TASK INPUT.
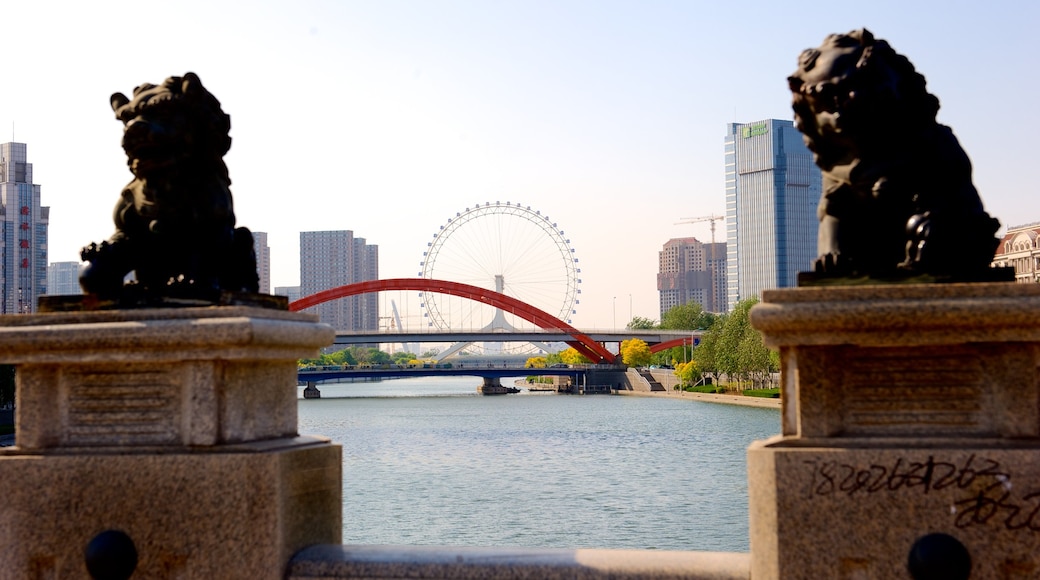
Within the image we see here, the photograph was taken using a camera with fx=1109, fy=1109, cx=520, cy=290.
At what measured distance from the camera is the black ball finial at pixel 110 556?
434cm

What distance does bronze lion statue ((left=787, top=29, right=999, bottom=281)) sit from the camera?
405cm

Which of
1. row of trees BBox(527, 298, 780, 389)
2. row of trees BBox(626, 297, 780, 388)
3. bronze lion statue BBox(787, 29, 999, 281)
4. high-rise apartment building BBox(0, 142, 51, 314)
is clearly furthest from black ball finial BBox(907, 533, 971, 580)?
high-rise apartment building BBox(0, 142, 51, 314)

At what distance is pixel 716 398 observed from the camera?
73500 millimetres

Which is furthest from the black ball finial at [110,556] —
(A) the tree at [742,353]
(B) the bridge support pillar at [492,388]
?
(B) the bridge support pillar at [492,388]

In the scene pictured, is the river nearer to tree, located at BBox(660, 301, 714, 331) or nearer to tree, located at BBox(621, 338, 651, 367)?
tree, located at BBox(621, 338, 651, 367)

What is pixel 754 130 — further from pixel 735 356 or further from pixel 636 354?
pixel 735 356

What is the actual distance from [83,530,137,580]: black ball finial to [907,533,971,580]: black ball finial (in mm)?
2940

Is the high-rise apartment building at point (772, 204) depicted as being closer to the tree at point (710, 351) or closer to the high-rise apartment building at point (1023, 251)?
the tree at point (710, 351)

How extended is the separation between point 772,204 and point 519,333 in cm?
6322

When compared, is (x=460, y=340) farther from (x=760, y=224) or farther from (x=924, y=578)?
(x=924, y=578)

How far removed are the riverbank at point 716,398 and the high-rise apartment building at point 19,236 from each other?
146 ft

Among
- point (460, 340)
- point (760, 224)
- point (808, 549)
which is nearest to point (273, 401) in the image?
point (808, 549)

GIVEN EXERCISE. Copy out word for word the lines above, from the line containing "Is the high-rise" through the end of the items.

THE OUTPUT.
Is the high-rise apartment building at point (772, 204) depicted as being closer to the tree at point (710, 351) or closer to the high-rise apartment building at point (1023, 251)?
the tree at point (710, 351)

How extended is the separation between point 772,204 and point 519,333 in cm?
6322

When compared, is (x=460, y=340) farther from (x=760, y=224) or farther from (x=924, y=578)?
(x=924, y=578)

How far removed are the riverbank at point 716,398 and the high-rise apartment building at point 19,236 from each other?
146 ft

Among
- point (460, 340)
- point (760, 224)
- point (808, 549)
which is nearest to point (273, 401) in the image?
point (808, 549)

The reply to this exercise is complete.